Prompt: Please swap "closer to" for "nearer to" in the data between the lines holding "From the photo, is" and "5. blurred background", inclusive, and give back only those lines with nothing else changed.

Material provided:
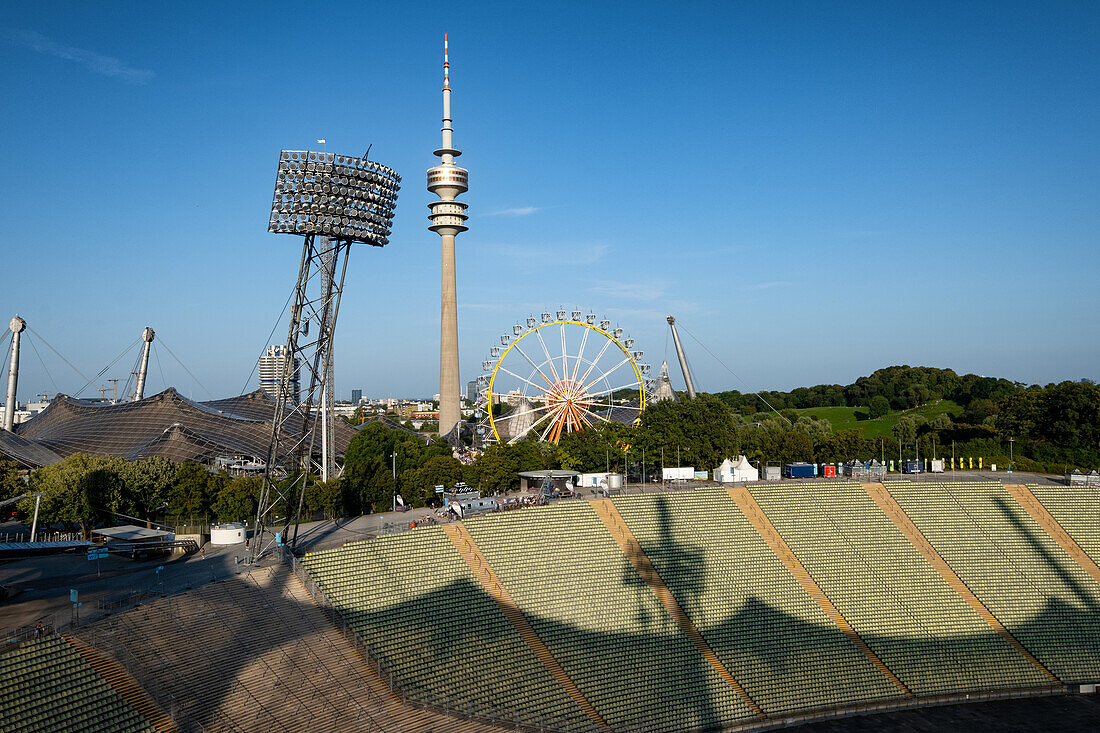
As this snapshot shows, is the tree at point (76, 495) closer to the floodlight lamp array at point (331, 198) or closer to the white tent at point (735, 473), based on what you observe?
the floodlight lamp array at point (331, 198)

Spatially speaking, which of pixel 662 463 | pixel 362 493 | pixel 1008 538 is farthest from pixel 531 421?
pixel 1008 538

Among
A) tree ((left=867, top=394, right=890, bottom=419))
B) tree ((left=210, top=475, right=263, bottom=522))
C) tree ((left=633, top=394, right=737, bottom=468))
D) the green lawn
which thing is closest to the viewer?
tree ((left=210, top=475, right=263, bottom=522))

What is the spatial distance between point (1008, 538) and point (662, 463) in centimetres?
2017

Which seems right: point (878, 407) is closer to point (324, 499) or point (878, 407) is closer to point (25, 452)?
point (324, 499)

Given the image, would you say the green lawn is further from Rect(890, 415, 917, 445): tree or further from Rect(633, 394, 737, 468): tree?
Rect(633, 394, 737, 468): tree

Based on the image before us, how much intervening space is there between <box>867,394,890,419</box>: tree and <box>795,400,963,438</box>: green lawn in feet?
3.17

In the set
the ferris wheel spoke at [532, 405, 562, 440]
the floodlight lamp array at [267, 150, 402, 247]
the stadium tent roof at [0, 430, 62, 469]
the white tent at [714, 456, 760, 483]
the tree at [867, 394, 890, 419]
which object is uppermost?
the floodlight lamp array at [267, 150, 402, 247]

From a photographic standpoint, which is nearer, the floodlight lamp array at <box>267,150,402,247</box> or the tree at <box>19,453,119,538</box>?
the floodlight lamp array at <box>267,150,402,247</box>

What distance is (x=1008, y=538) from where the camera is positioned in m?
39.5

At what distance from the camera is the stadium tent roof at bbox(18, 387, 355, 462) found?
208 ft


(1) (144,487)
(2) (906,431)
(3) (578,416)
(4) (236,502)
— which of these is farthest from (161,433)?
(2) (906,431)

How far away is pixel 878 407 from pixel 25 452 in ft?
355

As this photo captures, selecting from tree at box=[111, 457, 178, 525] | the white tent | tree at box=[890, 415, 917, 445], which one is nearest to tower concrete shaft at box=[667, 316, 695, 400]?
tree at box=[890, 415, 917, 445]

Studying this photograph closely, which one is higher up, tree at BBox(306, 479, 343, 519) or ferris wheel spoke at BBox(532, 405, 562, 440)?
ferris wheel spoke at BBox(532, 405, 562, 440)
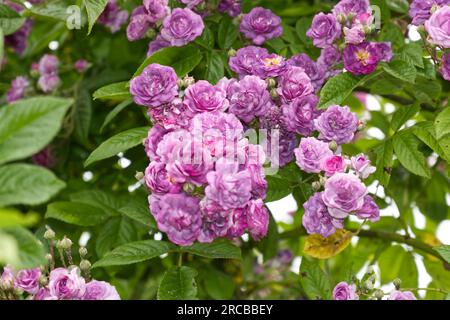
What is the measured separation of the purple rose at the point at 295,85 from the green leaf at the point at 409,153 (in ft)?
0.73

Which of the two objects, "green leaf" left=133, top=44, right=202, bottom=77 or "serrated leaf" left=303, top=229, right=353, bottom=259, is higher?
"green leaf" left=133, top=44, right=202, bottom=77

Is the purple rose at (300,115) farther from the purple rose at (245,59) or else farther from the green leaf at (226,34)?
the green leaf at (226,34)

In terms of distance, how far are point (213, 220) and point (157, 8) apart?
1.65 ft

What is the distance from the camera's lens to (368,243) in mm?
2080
...
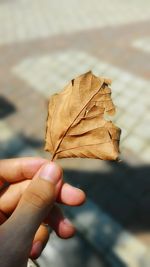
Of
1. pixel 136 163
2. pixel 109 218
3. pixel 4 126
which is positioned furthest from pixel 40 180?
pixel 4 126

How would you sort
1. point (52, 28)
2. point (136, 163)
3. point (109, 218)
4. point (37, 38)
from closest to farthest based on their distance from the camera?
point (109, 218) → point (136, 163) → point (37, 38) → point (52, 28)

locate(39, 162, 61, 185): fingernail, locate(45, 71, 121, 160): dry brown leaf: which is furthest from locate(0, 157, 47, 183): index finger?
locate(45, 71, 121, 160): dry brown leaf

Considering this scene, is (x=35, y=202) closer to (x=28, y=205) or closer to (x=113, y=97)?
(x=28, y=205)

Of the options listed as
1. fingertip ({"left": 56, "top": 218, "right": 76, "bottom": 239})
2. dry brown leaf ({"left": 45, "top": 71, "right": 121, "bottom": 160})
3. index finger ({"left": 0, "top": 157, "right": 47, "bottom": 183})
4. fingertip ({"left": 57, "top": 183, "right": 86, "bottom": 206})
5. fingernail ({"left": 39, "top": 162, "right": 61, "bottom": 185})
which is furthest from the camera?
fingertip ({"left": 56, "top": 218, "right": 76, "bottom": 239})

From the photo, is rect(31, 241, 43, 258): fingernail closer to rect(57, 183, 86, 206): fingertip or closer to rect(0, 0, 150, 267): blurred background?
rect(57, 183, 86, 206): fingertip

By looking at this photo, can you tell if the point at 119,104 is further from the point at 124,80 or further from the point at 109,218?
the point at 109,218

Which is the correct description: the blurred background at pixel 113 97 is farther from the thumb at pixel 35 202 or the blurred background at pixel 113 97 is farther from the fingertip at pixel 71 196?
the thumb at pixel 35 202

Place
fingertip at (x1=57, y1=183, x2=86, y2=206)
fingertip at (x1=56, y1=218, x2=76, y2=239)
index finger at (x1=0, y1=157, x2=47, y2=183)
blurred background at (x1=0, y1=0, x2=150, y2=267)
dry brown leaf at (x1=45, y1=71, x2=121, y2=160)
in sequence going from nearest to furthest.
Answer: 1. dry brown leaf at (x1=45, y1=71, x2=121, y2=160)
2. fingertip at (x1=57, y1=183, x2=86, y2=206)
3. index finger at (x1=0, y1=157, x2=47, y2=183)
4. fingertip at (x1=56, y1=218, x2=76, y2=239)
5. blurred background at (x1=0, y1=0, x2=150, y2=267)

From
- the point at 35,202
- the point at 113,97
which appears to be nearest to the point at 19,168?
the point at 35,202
* * *
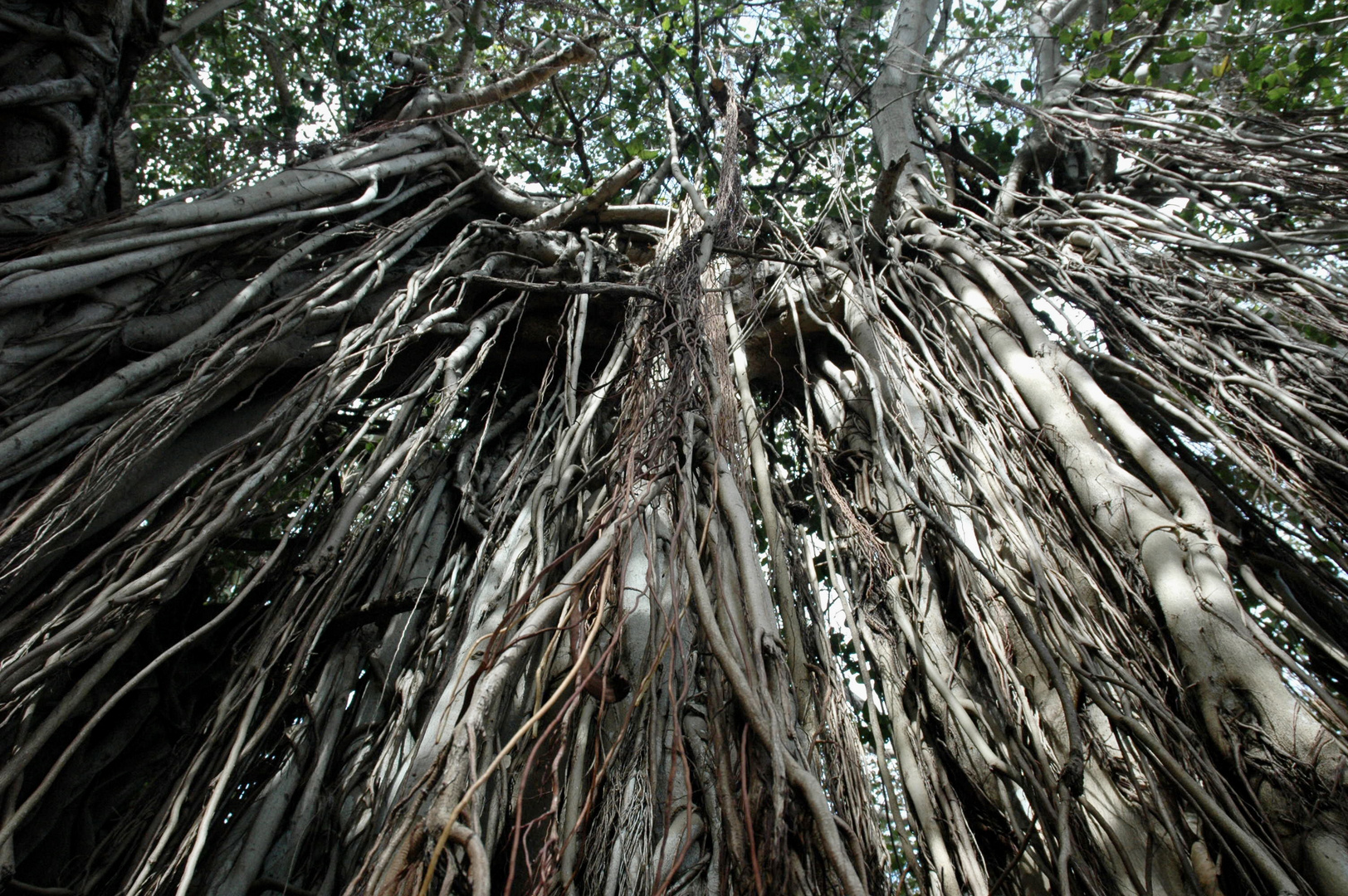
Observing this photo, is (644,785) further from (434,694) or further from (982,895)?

The reply:
From the photo, is rect(31, 241, 43, 258): fingernail nearer to rect(57, 183, 86, 206): fingertip or nearer to rect(0, 0, 150, 267): blurred background?
rect(57, 183, 86, 206): fingertip

By looking at this photo, can you tell if the point at 119,104 is further from the point at 124,80 or further from the point at 109,218?
the point at 109,218

Which is the correct description: the blurred background at pixel 113 97 is farther from the thumb at pixel 35 202 or the blurred background at pixel 113 97 is farther from the fingertip at pixel 71 196?
the thumb at pixel 35 202

Place
fingertip at (x1=57, y1=183, x2=86, y2=206)
fingertip at (x1=56, y1=218, x2=76, y2=239)
index finger at (x1=0, y1=157, x2=47, y2=183)
blurred background at (x1=0, y1=0, x2=150, y2=267)
dry brown leaf at (x1=45, y1=71, x2=121, y2=160)
in sequence going from nearest to furthest.
Answer: 1. dry brown leaf at (x1=45, y1=71, x2=121, y2=160)
2. fingertip at (x1=57, y1=183, x2=86, y2=206)
3. index finger at (x1=0, y1=157, x2=47, y2=183)
4. fingertip at (x1=56, y1=218, x2=76, y2=239)
5. blurred background at (x1=0, y1=0, x2=150, y2=267)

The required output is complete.